Solid State Physics Lecture 1 of 20

May 7, 2012 by icts@ictp.it

S. Scandolo, ICTP

This first lesson is an introduction to solid state physics. The course will be mainly focused in the material science topic as a relevant topic for the short term development of the new technologies and the society in general. The lesson starts by considering different materials at the microscopic level and how atoms are organized in solids. Some examples were considered to illustrate this fact starting from plastics and that the most common molecule that form its structure is Polyethylene a thermoplastic polymer consisting of long hydrocarbon chains. Different arrange of these polymers result in different type of plastics.

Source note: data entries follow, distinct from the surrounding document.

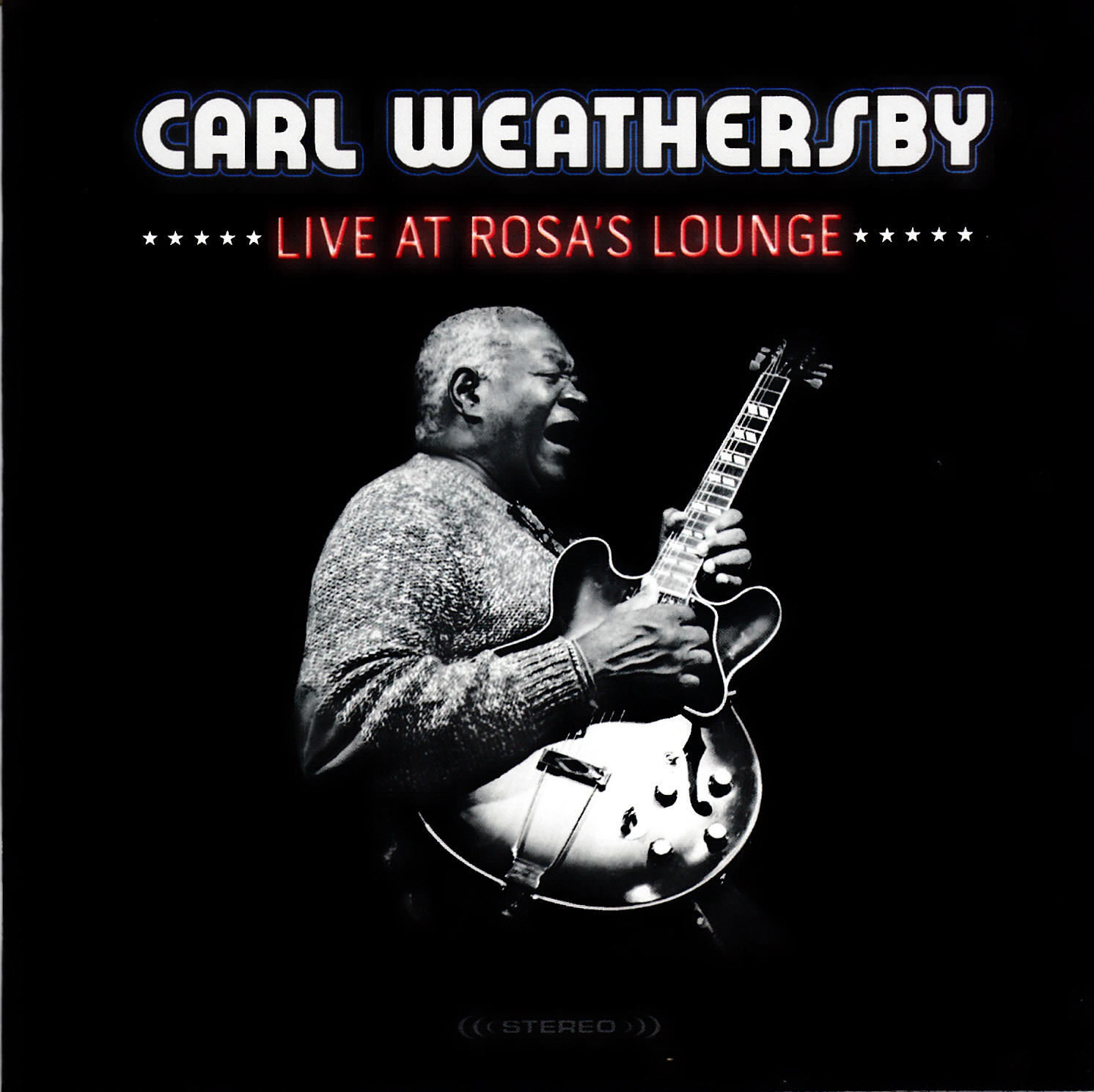 Carl Weathersby - Live At Rosa's Lounge - Front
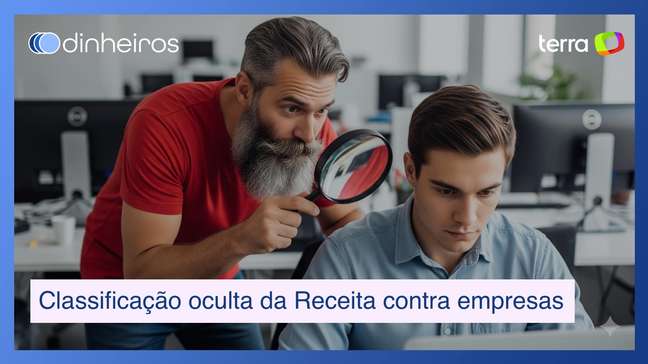 Classificação oculta: Receita coloca empresas na mira da fiscalização sem aviso prévio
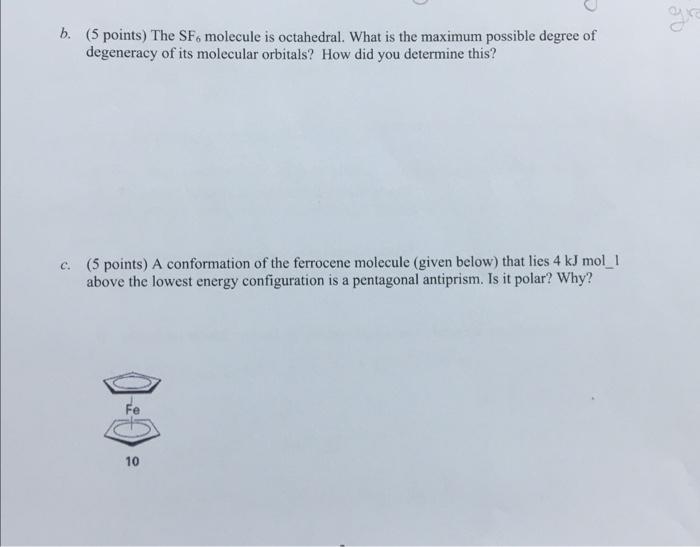 Solved B. (5 Points) The SF6 Molecule Is Octahedral. What Is | Chegg.com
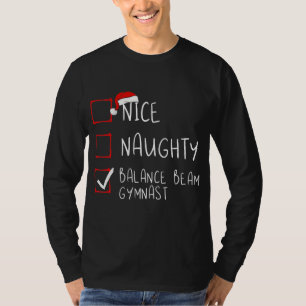 Mooie Naughty Balance Beam Gymnast List Kerstmis T-shirt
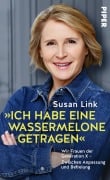 Cover-Bild zum Titel '»Ich habe eine Wassermelone getragen«' von 'Susan Link'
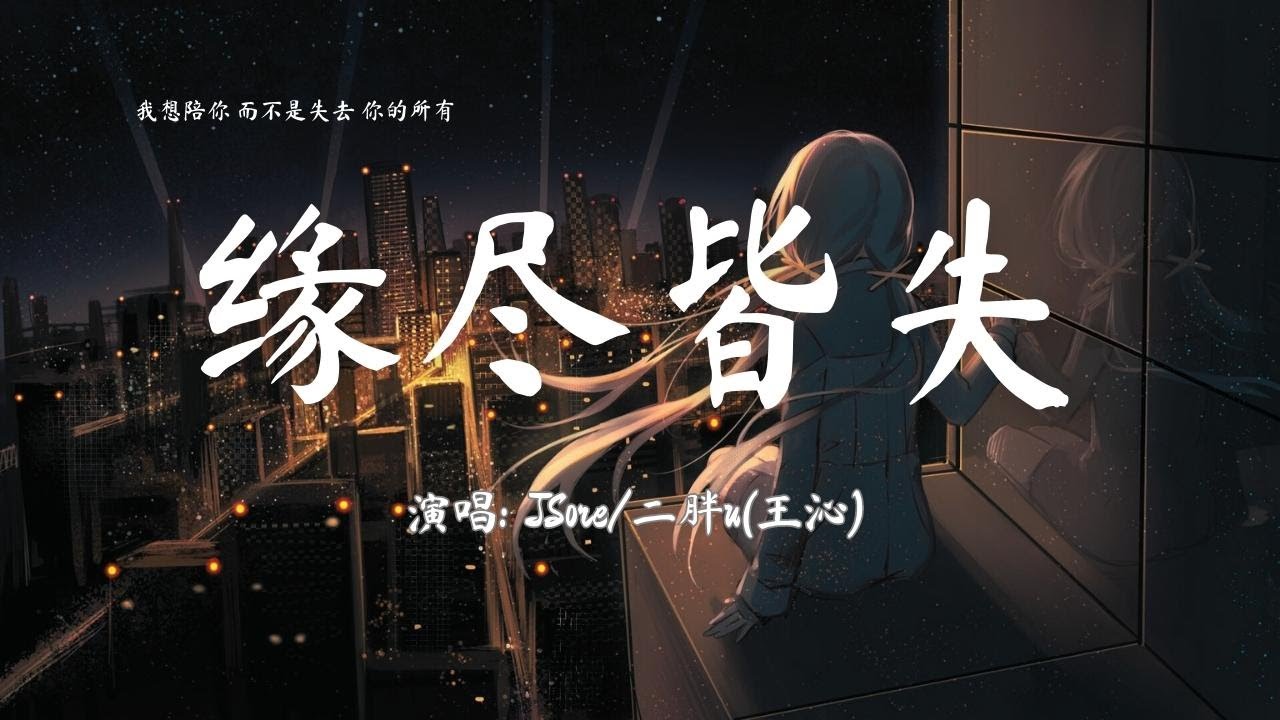 JSore/二胖u(王沁) - 缘尽皆失【我想陪你 而不是失去 你的所有】『動態歌詞Lyrics』♫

The second example was the metals, in particular the Aluminum (Al). In this case atoms are ordered and in for Al it is surrounded by 12 nearest neighbors in a face centered cubic lattice, these ordered systems are called a crystals or crystalline solids: that is a solid material whose constituent atoms, molecules, or ions are arranged in an orderly, repeating pattern extending in all three spatial dimensions. In nature solids are not formed but a single crystal but by the collection of several crystals arranged in domains each of them with a random orientation. It was extensively discussed that the inner core of the Earth may be a single crystal of iron.

The third example considered was Glasses, an amorphous (non-crystalline) solid material. In particular the most familiar type of glass, used for centuries in windows and drinking vessels, is soda-lime glass, composed of about 75% silica (SiO2). It was emphasized that most of the time of the course we will study crystalline solids because they are ordered periodically while glasses are not.